Missing Not at Random (MNAR) occurs when the probability of missing data is related to the unobserved (missing) values themselves. In other words, the reason a value is missing is systematically related to the value that should have been observed.
For example, individuals with higher income may be more likely to skip reporting their income. Since the missingness depends on the missing value itself, the mechanism violates the assumptions of both MCAR and MAR.
MNAR is particularly concerning because it can introduce serious bias into your analyses, and most standard imputation methods—such as mean imputation or multiple imputation—may not correct for this bias.
3. What Are the Differences Between MCAR, MAR, and MNAR?
Understanding the differences between missing data mechanisms is crucial for choosing the right analysis method:
MCAR (Missing Completely at Random): Missingness is unrelated to any variable. Safe to ignore or delete missing cases.

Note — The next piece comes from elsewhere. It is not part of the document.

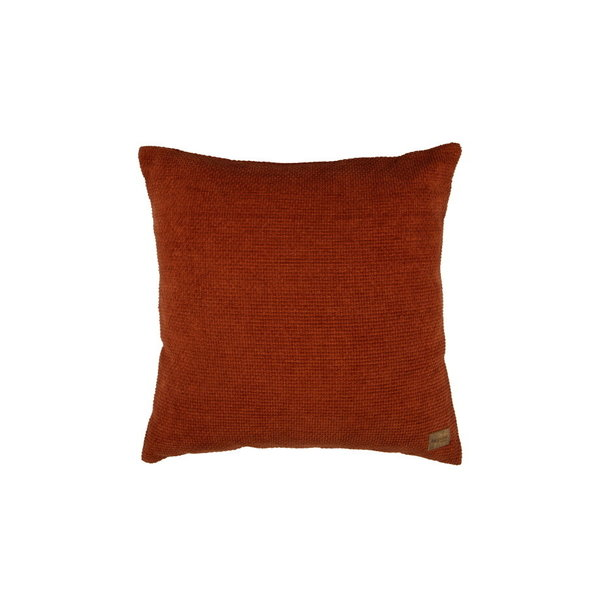 BePureHome Kussen Craddle Chenille Roest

MAR (Missing at Random): Missingness is related to observed variables but not to the missing values themselves. Requires imputation methods like MICE.
MNAR (Missing Not at Random): Missingness depends on the unobserved value itself (e.g., people with higher incomes are more likely not to report it). Requires modeling the missingness process or sensitivity analysis.
Assumption | Missingness Depends On | Can Be Tested in SPSS? | Suitable Techniques |
---|---|---|---|
MCAR | Nothing (completely random) | Yes (Little’s MCAR test) | Listwise deletion, EM |
MAR | Other observed variables | Indirectly (via t-tests, chi-square) | MICE, multiple imputation |
MNAR | The variable’s own (missing) value | No (not directly testable) | Sensitivity analysis, data modeling |
In practice, distinguishing between MAR and MNAR can be very difficult, and researchers often assume MAR due to the feasibility of analysis.
4. Why Is MNAR Important in Data Imputation?
If your data are MNAR, standard imputation techniques may lead to biased estimates because they assume that missingness can be predicted from other observed data. When this assumption is violated, imputing values without modeling the missingness process leads to unreliable inferences.
Recognizing the presence of MNAR guides researchers toward using advanced strategies such as:
Model-based approaches (e.g., selection models or pattern-mixture models)
Sensitivity analyses
Collecting auxiliary data or follow-up information
Although SPSS does not directly support these advanced models, analysts can use exploratory techniques to consider whether MNAR may be present.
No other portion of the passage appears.